● RECORDED DATA

┏━━

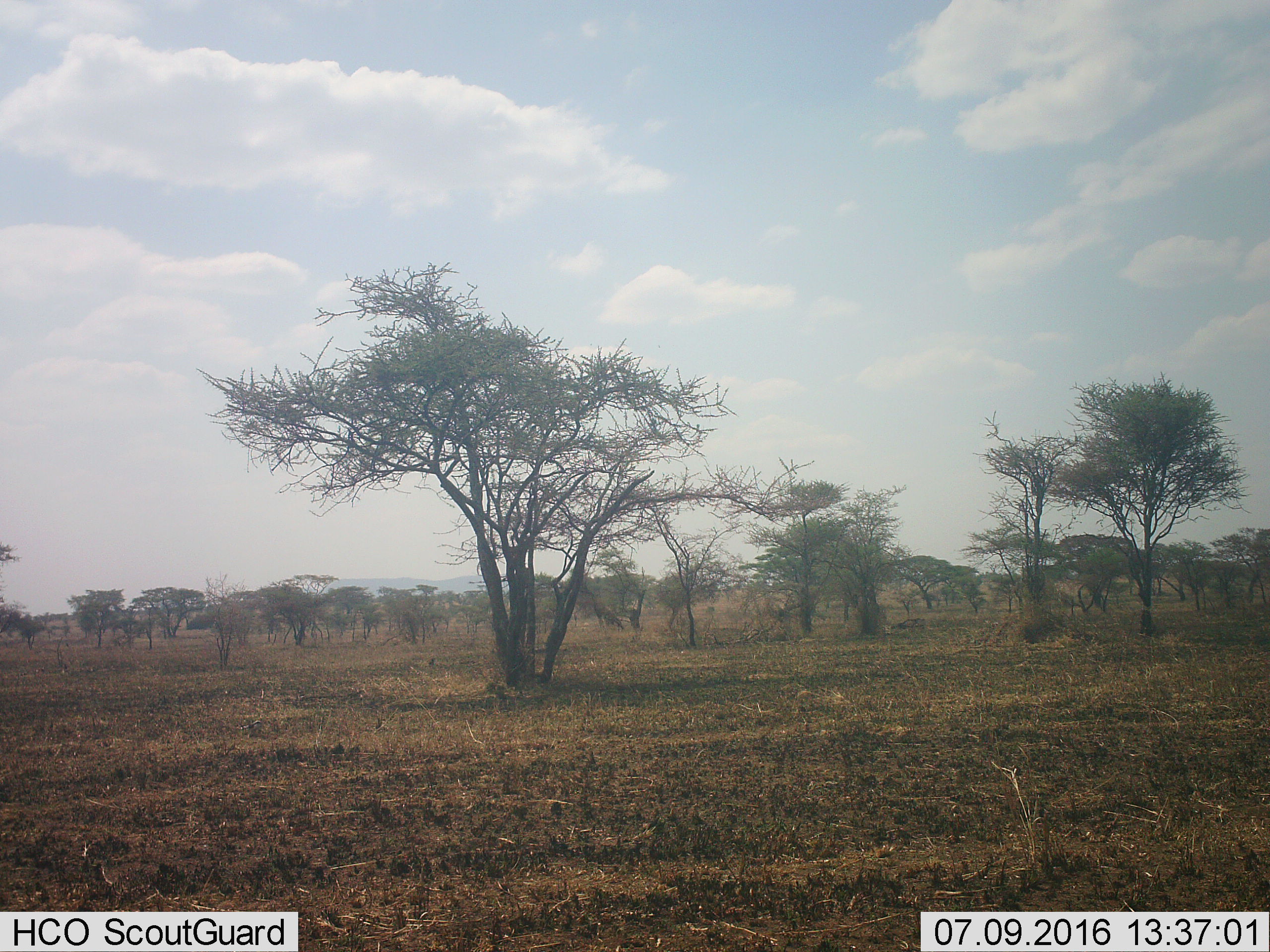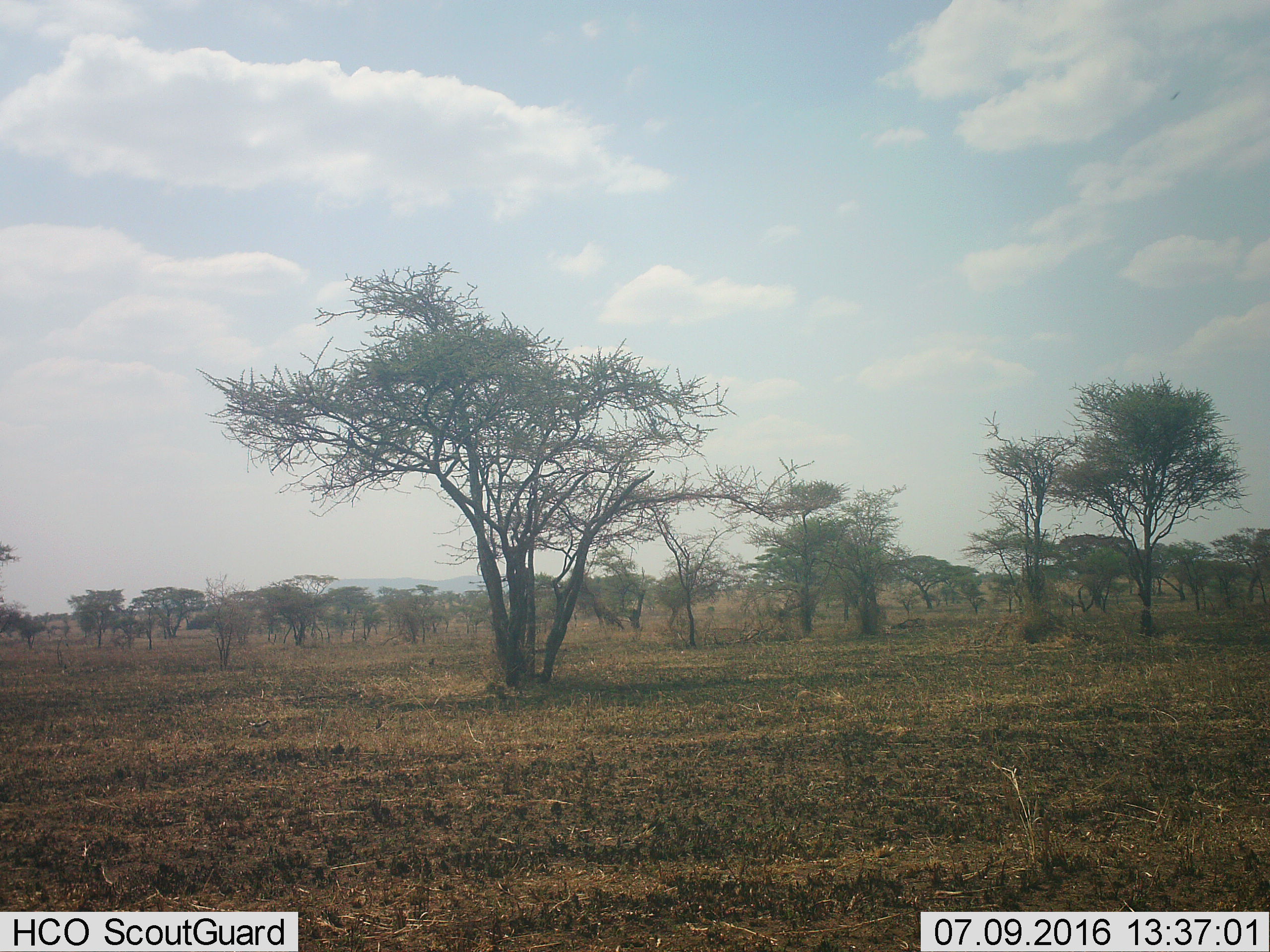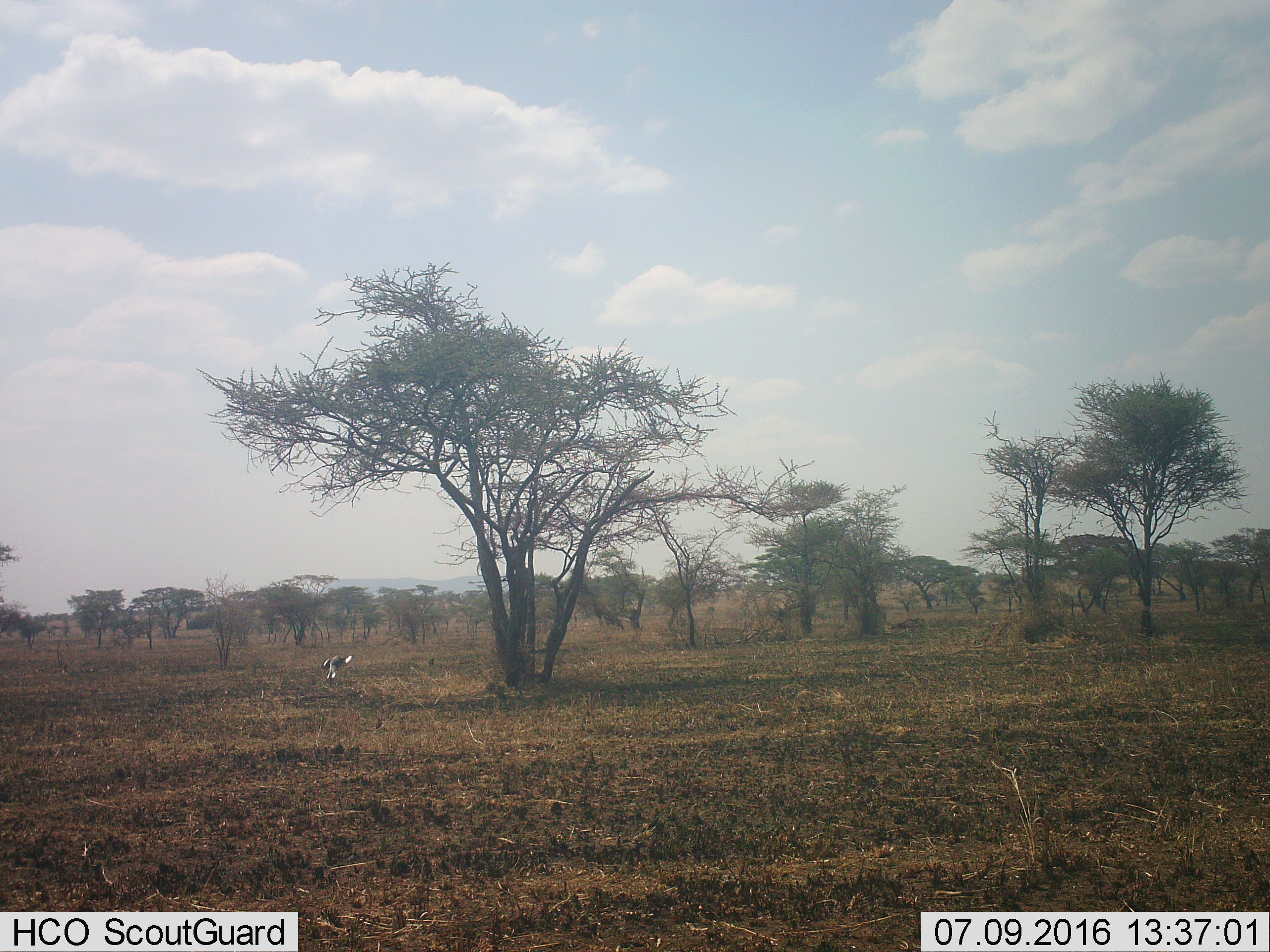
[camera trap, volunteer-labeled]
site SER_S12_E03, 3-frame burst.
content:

┗━━

● WHAT YOU NEED TO DO
Produce the data again character for character, with the images left out.

● RESULT FOR THIS TASK
[camera trap, volunteer-labeled]
site SER_S12_E03, 3-frame burst.
content:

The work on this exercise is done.